Confrontée au vieillissement de sa population , l'Union Européenne réfléchit depuis déjà quelques années au problème du financement des retraites. Certes, le domaine relève de la compétence des états membres. Mais en vertu des engagements du pacte de stabilité qui donne un droit de regard communautaire sur la façon dont les états gèrent leurs budgets afin d'éviter les déficits excessifs, la question du financement des retraites a progressivement débordé le cadre national. Un récent rapport de la Commission remet la question à l'ordre du jour. Il s'agit pour le moment de faire un constat de la situation prévalant dans chaque état et de comparer les expériences sur la base de rapports de stratégie présentés par les états membres.

§ Enregistrements:
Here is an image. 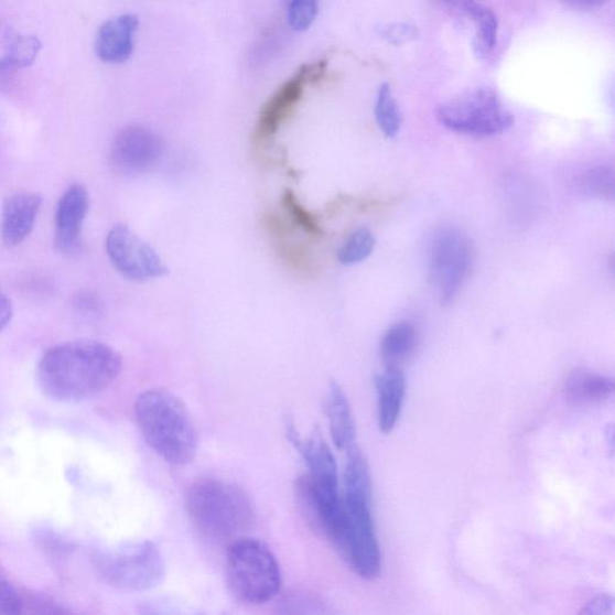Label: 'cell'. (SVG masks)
<instances>
[{
  "instance_id": "cell-13",
  "label": "cell",
  "mask_w": 615,
  "mask_h": 615,
  "mask_svg": "<svg viewBox=\"0 0 615 615\" xmlns=\"http://www.w3.org/2000/svg\"><path fill=\"white\" fill-rule=\"evenodd\" d=\"M42 205L43 197L35 193H18L6 199L0 220L6 246L17 247L32 234Z\"/></svg>"
},
{
  "instance_id": "cell-6",
  "label": "cell",
  "mask_w": 615,
  "mask_h": 615,
  "mask_svg": "<svg viewBox=\"0 0 615 615\" xmlns=\"http://www.w3.org/2000/svg\"><path fill=\"white\" fill-rule=\"evenodd\" d=\"M91 560L99 579L120 592L151 591L165 578L162 552L147 540L101 548Z\"/></svg>"
},
{
  "instance_id": "cell-5",
  "label": "cell",
  "mask_w": 615,
  "mask_h": 615,
  "mask_svg": "<svg viewBox=\"0 0 615 615\" xmlns=\"http://www.w3.org/2000/svg\"><path fill=\"white\" fill-rule=\"evenodd\" d=\"M226 581L237 600L248 605H262L279 594L282 571L269 546L256 539L239 538L227 550Z\"/></svg>"
},
{
  "instance_id": "cell-26",
  "label": "cell",
  "mask_w": 615,
  "mask_h": 615,
  "mask_svg": "<svg viewBox=\"0 0 615 615\" xmlns=\"http://www.w3.org/2000/svg\"><path fill=\"white\" fill-rule=\"evenodd\" d=\"M23 608L24 601L15 586L0 574V615H19Z\"/></svg>"
},
{
  "instance_id": "cell-10",
  "label": "cell",
  "mask_w": 615,
  "mask_h": 615,
  "mask_svg": "<svg viewBox=\"0 0 615 615\" xmlns=\"http://www.w3.org/2000/svg\"><path fill=\"white\" fill-rule=\"evenodd\" d=\"M164 154V142L144 127L130 126L117 133L110 152L114 170L119 175L137 177L152 170Z\"/></svg>"
},
{
  "instance_id": "cell-7",
  "label": "cell",
  "mask_w": 615,
  "mask_h": 615,
  "mask_svg": "<svg viewBox=\"0 0 615 615\" xmlns=\"http://www.w3.org/2000/svg\"><path fill=\"white\" fill-rule=\"evenodd\" d=\"M436 117L445 128L472 137L499 136L514 126L515 117L497 93L481 88L438 107Z\"/></svg>"
},
{
  "instance_id": "cell-11",
  "label": "cell",
  "mask_w": 615,
  "mask_h": 615,
  "mask_svg": "<svg viewBox=\"0 0 615 615\" xmlns=\"http://www.w3.org/2000/svg\"><path fill=\"white\" fill-rule=\"evenodd\" d=\"M325 68L324 62L303 65L295 75L291 76L287 83L273 93L272 97L262 106L259 116L256 128V139L258 141H266L276 136L295 111L303 97L305 86L316 83L323 76Z\"/></svg>"
},
{
  "instance_id": "cell-24",
  "label": "cell",
  "mask_w": 615,
  "mask_h": 615,
  "mask_svg": "<svg viewBox=\"0 0 615 615\" xmlns=\"http://www.w3.org/2000/svg\"><path fill=\"white\" fill-rule=\"evenodd\" d=\"M282 203L288 211L289 216L301 229L308 235L323 236V227L320 226L313 214L308 211L291 191L283 193Z\"/></svg>"
},
{
  "instance_id": "cell-31",
  "label": "cell",
  "mask_w": 615,
  "mask_h": 615,
  "mask_svg": "<svg viewBox=\"0 0 615 615\" xmlns=\"http://www.w3.org/2000/svg\"><path fill=\"white\" fill-rule=\"evenodd\" d=\"M443 2H446V3H463L464 0H443Z\"/></svg>"
},
{
  "instance_id": "cell-12",
  "label": "cell",
  "mask_w": 615,
  "mask_h": 615,
  "mask_svg": "<svg viewBox=\"0 0 615 615\" xmlns=\"http://www.w3.org/2000/svg\"><path fill=\"white\" fill-rule=\"evenodd\" d=\"M89 209V193L83 184H73L60 198L56 211V244L65 253L74 252L82 240Z\"/></svg>"
},
{
  "instance_id": "cell-21",
  "label": "cell",
  "mask_w": 615,
  "mask_h": 615,
  "mask_svg": "<svg viewBox=\"0 0 615 615\" xmlns=\"http://www.w3.org/2000/svg\"><path fill=\"white\" fill-rule=\"evenodd\" d=\"M376 248V237L367 227H359L338 250L337 257L343 265H356L370 257Z\"/></svg>"
},
{
  "instance_id": "cell-17",
  "label": "cell",
  "mask_w": 615,
  "mask_h": 615,
  "mask_svg": "<svg viewBox=\"0 0 615 615\" xmlns=\"http://www.w3.org/2000/svg\"><path fill=\"white\" fill-rule=\"evenodd\" d=\"M613 393V379L593 370H573L565 382L568 399L578 406L606 402Z\"/></svg>"
},
{
  "instance_id": "cell-19",
  "label": "cell",
  "mask_w": 615,
  "mask_h": 615,
  "mask_svg": "<svg viewBox=\"0 0 615 615\" xmlns=\"http://www.w3.org/2000/svg\"><path fill=\"white\" fill-rule=\"evenodd\" d=\"M462 6L476 24L474 40L476 56L486 57L497 46L498 20L490 9L474 2V0H464Z\"/></svg>"
},
{
  "instance_id": "cell-1",
  "label": "cell",
  "mask_w": 615,
  "mask_h": 615,
  "mask_svg": "<svg viewBox=\"0 0 615 615\" xmlns=\"http://www.w3.org/2000/svg\"><path fill=\"white\" fill-rule=\"evenodd\" d=\"M123 368L122 357L98 341H73L51 347L37 365L40 389L62 403H78L105 392Z\"/></svg>"
},
{
  "instance_id": "cell-29",
  "label": "cell",
  "mask_w": 615,
  "mask_h": 615,
  "mask_svg": "<svg viewBox=\"0 0 615 615\" xmlns=\"http://www.w3.org/2000/svg\"><path fill=\"white\" fill-rule=\"evenodd\" d=\"M12 304L6 293L0 289V333H2L12 319Z\"/></svg>"
},
{
  "instance_id": "cell-22",
  "label": "cell",
  "mask_w": 615,
  "mask_h": 615,
  "mask_svg": "<svg viewBox=\"0 0 615 615\" xmlns=\"http://www.w3.org/2000/svg\"><path fill=\"white\" fill-rule=\"evenodd\" d=\"M580 185L587 195L605 199L613 198L614 172L607 166L592 168L582 173Z\"/></svg>"
},
{
  "instance_id": "cell-8",
  "label": "cell",
  "mask_w": 615,
  "mask_h": 615,
  "mask_svg": "<svg viewBox=\"0 0 615 615\" xmlns=\"http://www.w3.org/2000/svg\"><path fill=\"white\" fill-rule=\"evenodd\" d=\"M472 265L470 237L454 227L435 233L430 245V277L441 302L449 304L456 299Z\"/></svg>"
},
{
  "instance_id": "cell-28",
  "label": "cell",
  "mask_w": 615,
  "mask_h": 615,
  "mask_svg": "<svg viewBox=\"0 0 615 615\" xmlns=\"http://www.w3.org/2000/svg\"><path fill=\"white\" fill-rule=\"evenodd\" d=\"M615 601L613 595L601 594L585 604L581 614L584 615H611L614 612Z\"/></svg>"
},
{
  "instance_id": "cell-18",
  "label": "cell",
  "mask_w": 615,
  "mask_h": 615,
  "mask_svg": "<svg viewBox=\"0 0 615 615\" xmlns=\"http://www.w3.org/2000/svg\"><path fill=\"white\" fill-rule=\"evenodd\" d=\"M418 343L419 333L417 327L407 323V321L395 324L385 332L381 339L380 352L382 359L387 366L399 367L417 349Z\"/></svg>"
},
{
  "instance_id": "cell-16",
  "label": "cell",
  "mask_w": 615,
  "mask_h": 615,
  "mask_svg": "<svg viewBox=\"0 0 615 615\" xmlns=\"http://www.w3.org/2000/svg\"><path fill=\"white\" fill-rule=\"evenodd\" d=\"M326 414L334 445L346 452L355 447L356 425L353 411L349 400L336 381H332L330 385Z\"/></svg>"
},
{
  "instance_id": "cell-4",
  "label": "cell",
  "mask_w": 615,
  "mask_h": 615,
  "mask_svg": "<svg viewBox=\"0 0 615 615\" xmlns=\"http://www.w3.org/2000/svg\"><path fill=\"white\" fill-rule=\"evenodd\" d=\"M186 511L205 538L235 541L253 524V506L240 487L217 478L198 479L186 493Z\"/></svg>"
},
{
  "instance_id": "cell-23",
  "label": "cell",
  "mask_w": 615,
  "mask_h": 615,
  "mask_svg": "<svg viewBox=\"0 0 615 615\" xmlns=\"http://www.w3.org/2000/svg\"><path fill=\"white\" fill-rule=\"evenodd\" d=\"M278 607L285 614H321L326 613L324 600L304 592L289 593L280 598Z\"/></svg>"
},
{
  "instance_id": "cell-2",
  "label": "cell",
  "mask_w": 615,
  "mask_h": 615,
  "mask_svg": "<svg viewBox=\"0 0 615 615\" xmlns=\"http://www.w3.org/2000/svg\"><path fill=\"white\" fill-rule=\"evenodd\" d=\"M342 503L344 532L339 551L360 579L377 580L381 573V552L371 515V479L357 446L347 451Z\"/></svg>"
},
{
  "instance_id": "cell-3",
  "label": "cell",
  "mask_w": 615,
  "mask_h": 615,
  "mask_svg": "<svg viewBox=\"0 0 615 615\" xmlns=\"http://www.w3.org/2000/svg\"><path fill=\"white\" fill-rule=\"evenodd\" d=\"M136 418L147 444L173 465L191 463L197 436L188 409L182 400L163 389L142 392L136 402Z\"/></svg>"
},
{
  "instance_id": "cell-15",
  "label": "cell",
  "mask_w": 615,
  "mask_h": 615,
  "mask_svg": "<svg viewBox=\"0 0 615 615\" xmlns=\"http://www.w3.org/2000/svg\"><path fill=\"white\" fill-rule=\"evenodd\" d=\"M376 387L379 398V428L387 434L392 432L402 412L407 393L404 373L397 366H387L378 374Z\"/></svg>"
},
{
  "instance_id": "cell-25",
  "label": "cell",
  "mask_w": 615,
  "mask_h": 615,
  "mask_svg": "<svg viewBox=\"0 0 615 615\" xmlns=\"http://www.w3.org/2000/svg\"><path fill=\"white\" fill-rule=\"evenodd\" d=\"M319 12V0H290L288 21L293 31L303 32L314 23Z\"/></svg>"
},
{
  "instance_id": "cell-30",
  "label": "cell",
  "mask_w": 615,
  "mask_h": 615,
  "mask_svg": "<svg viewBox=\"0 0 615 615\" xmlns=\"http://www.w3.org/2000/svg\"><path fill=\"white\" fill-rule=\"evenodd\" d=\"M563 2L572 9L591 10L603 6L606 0H563Z\"/></svg>"
},
{
  "instance_id": "cell-9",
  "label": "cell",
  "mask_w": 615,
  "mask_h": 615,
  "mask_svg": "<svg viewBox=\"0 0 615 615\" xmlns=\"http://www.w3.org/2000/svg\"><path fill=\"white\" fill-rule=\"evenodd\" d=\"M106 251L115 269L132 282H149L169 273L159 253L127 225L112 227L106 237Z\"/></svg>"
},
{
  "instance_id": "cell-27",
  "label": "cell",
  "mask_w": 615,
  "mask_h": 615,
  "mask_svg": "<svg viewBox=\"0 0 615 615\" xmlns=\"http://www.w3.org/2000/svg\"><path fill=\"white\" fill-rule=\"evenodd\" d=\"M379 33L387 42L395 45L406 44L419 36L418 30L406 23L384 25Z\"/></svg>"
},
{
  "instance_id": "cell-14",
  "label": "cell",
  "mask_w": 615,
  "mask_h": 615,
  "mask_svg": "<svg viewBox=\"0 0 615 615\" xmlns=\"http://www.w3.org/2000/svg\"><path fill=\"white\" fill-rule=\"evenodd\" d=\"M139 26V19L131 13L104 22L97 34L96 52L105 63L120 64L128 61L133 51V35Z\"/></svg>"
},
{
  "instance_id": "cell-20",
  "label": "cell",
  "mask_w": 615,
  "mask_h": 615,
  "mask_svg": "<svg viewBox=\"0 0 615 615\" xmlns=\"http://www.w3.org/2000/svg\"><path fill=\"white\" fill-rule=\"evenodd\" d=\"M376 118L378 126L386 138L395 139L402 127V114L393 98L389 85L384 84L376 102Z\"/></svg>"
}]
</instances>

§ Consigne 1: Recopiez le texte sur le financement des retraites à partir de « Confrontée au vieillissement » jusqu'à « les états membres. » inclus.
§ Consigne 2: Relevez le premier mot de chacune des phrases du texte sur le financement des retraites.
§ Consigne 3: Poursuivez le texte sur le financement des retraites après sa dernière phrase.
Les enregistrements n'interviennent pas ici.

§ Réponse finale 1:
Confrontée au vieillissement de sa population , l'Union Européenne réfléchit depuis déjà quelques années au problème du financement des retraites. Certes, le domaine relève de la compétence des états membres. Mais en vertu des engagements du pacte de stabilité qui donne un droit de regard communautaire sur la façon dont les états gèrent leurs budgets afin d'éviter les déficits excessifs, la question du financement des retraites a progressivement débordé le cadre national. Un récent rapport de la Commission remet la question à l'ordre du jour. Il s'agit pour le moment de faire un constat de la situation prévalant dans chaque état et de comparer les expériences sur la base de rapports de stratégie présentés par les états membres.

§ Réponse finale 2: Confrontée, Certes, Mais, Un, Il

§ Réponse finale 3:
La réforme des retraites est à l'étude dans différents pays européens confrontés à la même quadrature du cercle :comment conserver le système actuel des retraites alors que le nombre des pensionnés ne va cesser de croitre du fait de l'arrivée à la retraite de la génération du baby boom et de l'allongement de l'espérance de vie conjuguée à la baisse de la natalité?. A l'heure actuelle il y a dans l'Union quatre personnes en âge de travailler pour une de plus de 65 ans. En 2050, ce nombre ne sera plus que de deux. Le poids des cotisations ou des impôts pourrait donc devenir insupportable et renchérir tellement le coût du travail qu'il pénaliserait l'emploi. Selon la Commission européenne, le poids des retraites dans les finances publiques, actuellement de 10 % du produit intérieur brut (PIB), devrait atteindre 13,6 % en 2040.

Depuis des mois, la Commission demande donc aux Etats de revoir leurs systèmes de pensions. A priori, elle semble sortir de son rôle en s'immisçant dans un domaine qui relève de la seule compétence des droits nationaux.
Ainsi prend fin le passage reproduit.